ハリウッドの映画制作者、イアン・コインは「トランプ支持者の半分はレイシストだ、とレッテルを貼り付けたヒラリーに、自分はもう我慢ができない」

 そんな中、トランプTシャツを着ていた36歳のイアン・コインは、「実は、過去の大統領選ではオバマに2度とも投票してきたんだ」とつぶやいた。

「初の黒人大統領の誕生も、自分にとってはとてもエキサイティングだったし、それ以上に彼が語る未来への希望に共感したから」

 熱心なオバマ支持者だった彼が、オバマの8年間の終焉に見たのは、人種間の対立の暴動で、まるで戦場のように炎が燃え上がる各都市の姿だった。

民主党勢力下のハリウッドで「トランプ
支持」を表明した映画製作者の胸の内

「こんなはずじゃなかったのに」

 そんなときに、トランプの恐れを知らないような本音の言動の数々に次第に惹かれていったという。コインはハリウッドで働くフィルムメーカーとして、アルメニアから米国に移民してきた少年の生き様を描いた映画『アラム・アラム』を製作した。昨年のLAフィルム・フェスティバルで同作を公開し、注目もされた。
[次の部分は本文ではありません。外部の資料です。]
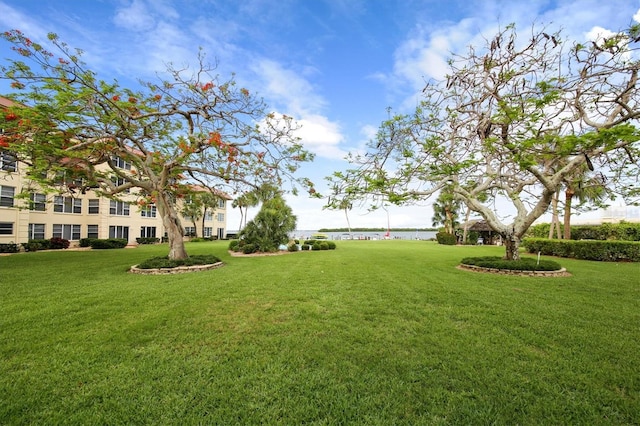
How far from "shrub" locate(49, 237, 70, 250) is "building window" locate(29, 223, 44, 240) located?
135 cm

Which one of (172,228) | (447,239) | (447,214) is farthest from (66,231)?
(447,214)

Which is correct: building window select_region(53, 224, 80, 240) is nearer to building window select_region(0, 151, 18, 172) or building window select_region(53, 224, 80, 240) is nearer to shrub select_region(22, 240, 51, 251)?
shrub select_region(22, 240, 51, 251)

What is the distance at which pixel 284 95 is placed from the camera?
10.6 metres

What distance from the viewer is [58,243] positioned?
71.6 feet

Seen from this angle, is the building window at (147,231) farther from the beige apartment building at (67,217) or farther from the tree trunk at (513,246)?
the tree trunk at (513,246)

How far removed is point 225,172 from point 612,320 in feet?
37.4

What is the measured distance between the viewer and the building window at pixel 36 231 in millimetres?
21522

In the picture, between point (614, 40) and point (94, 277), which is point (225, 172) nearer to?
point (94, 277)

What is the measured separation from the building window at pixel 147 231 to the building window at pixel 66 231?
6.19 metres

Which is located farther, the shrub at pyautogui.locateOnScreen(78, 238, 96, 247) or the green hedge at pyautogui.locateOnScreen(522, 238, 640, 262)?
the shrub at pyautogui.locateOnScreen(78, 238, 96, 247)

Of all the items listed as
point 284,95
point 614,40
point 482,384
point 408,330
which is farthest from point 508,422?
point 284,95

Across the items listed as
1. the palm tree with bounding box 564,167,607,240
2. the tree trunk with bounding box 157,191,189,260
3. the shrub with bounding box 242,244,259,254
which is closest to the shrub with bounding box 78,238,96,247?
the shrub with bounding box 242,244,259,254

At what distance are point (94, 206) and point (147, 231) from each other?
6112mm

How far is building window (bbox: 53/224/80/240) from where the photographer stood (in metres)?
23.2
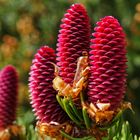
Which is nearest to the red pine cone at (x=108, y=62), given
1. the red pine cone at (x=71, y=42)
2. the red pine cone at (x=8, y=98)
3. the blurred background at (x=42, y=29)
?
the red pine cone at (x=71, y=42)

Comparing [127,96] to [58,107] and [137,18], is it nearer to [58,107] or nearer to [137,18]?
[137,18]

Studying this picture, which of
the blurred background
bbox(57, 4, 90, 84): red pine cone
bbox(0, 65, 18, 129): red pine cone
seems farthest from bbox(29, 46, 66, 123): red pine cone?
the blurred background

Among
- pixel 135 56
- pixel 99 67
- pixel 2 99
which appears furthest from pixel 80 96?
pixel 135 56

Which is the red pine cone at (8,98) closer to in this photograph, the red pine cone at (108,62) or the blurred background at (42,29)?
the red pine cone at (108,62)

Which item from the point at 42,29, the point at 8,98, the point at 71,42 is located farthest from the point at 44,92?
the point at 42,29

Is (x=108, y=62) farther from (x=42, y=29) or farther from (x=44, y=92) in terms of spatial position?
(x=42, y=29)

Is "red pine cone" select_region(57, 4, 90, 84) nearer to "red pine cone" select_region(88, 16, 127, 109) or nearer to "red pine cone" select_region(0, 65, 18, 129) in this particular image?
"red pine cone" select_region(88, 16, 127, 109)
 民主党が強く、オバマやクリントンが選挙資金集めをしてきたドル箱であるハリウッドで、トランプ支持者であることを「カミングアウト」するには時間がかかったという。スポンサーを怒らせれば、職を失う恐れもあるからだ。本音ではヒラリーを支持しない映画製作者たちも、レッドカーペット上のインタビューではヒラリー支持だと語るのをコインは何度も見てきたという。「映画を多くの人に買い付けてもらうには、客を怒らせないことが重要だからね」。

「トランプ支持者の半数は救いようがない人間で、レイシストだとヒラリーはついにはっきり言った。それを聞いてもまだ職を失うのが怖くて沈黙していたら、もう自分は民主主義国家に生きているとは言えないと思ったんだ」

 職場であるハリウッドで、トランプTシャツを着て歩くことは、マッカーシーのアカ狩りの時代にあえて共産党員だと告白するのに似ている、とコインは言う。

「トランプTシャツを着ていると、色々な人から声をかけられる。『実は自分もヒラリーが嫌いだ。自分には君のような勇気はないけど、代わりに行動してくれてありがとう』と映画関係者から言われることが、罵倒されるより15対1ぐらいの割合で多いかな」

 コインが夜更けの劇場の外に一歩足を踏み出すと、通りかかった若者3人組が、すかさず彼のTシャツを見て「ひょえー!トランプ!トランプ!トランプ!」と嬌声を挙げて、彼をおちょくった。

 笑顔で彼らに「サンキュー!グッドナイト」と答えて歩き去るコイン。

 大統領選の投票日まで約1ヵ月強。LAの熱帯夜は、多種多様のアメリカ人の声を飲み込んでふけていくのだった。